▸ **Exercise requirements**
Copy out each line of the material exactly. Pictures do not belong in the copy.

▸ **Available data**
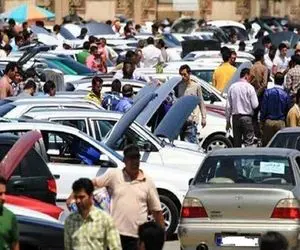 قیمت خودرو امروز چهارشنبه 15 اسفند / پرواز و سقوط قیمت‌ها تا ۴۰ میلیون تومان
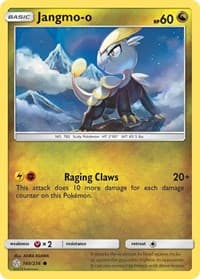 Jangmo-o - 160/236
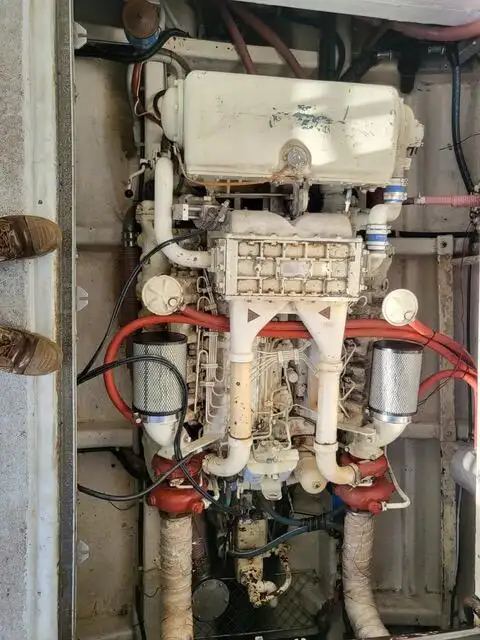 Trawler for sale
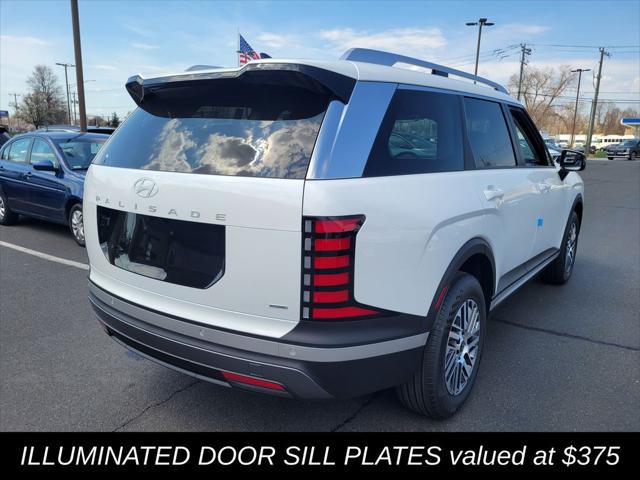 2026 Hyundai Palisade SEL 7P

▸ **Response area**
 قیمت خودرو امروز چهارشنبه 15 اسفند / پرواز و سقوط قیمت‌ها تا ۴۰ میلیون تومان
 Jangmo-o - 160/236
 Trawler for sale
 2026 Hyundai Palisade SEL 7P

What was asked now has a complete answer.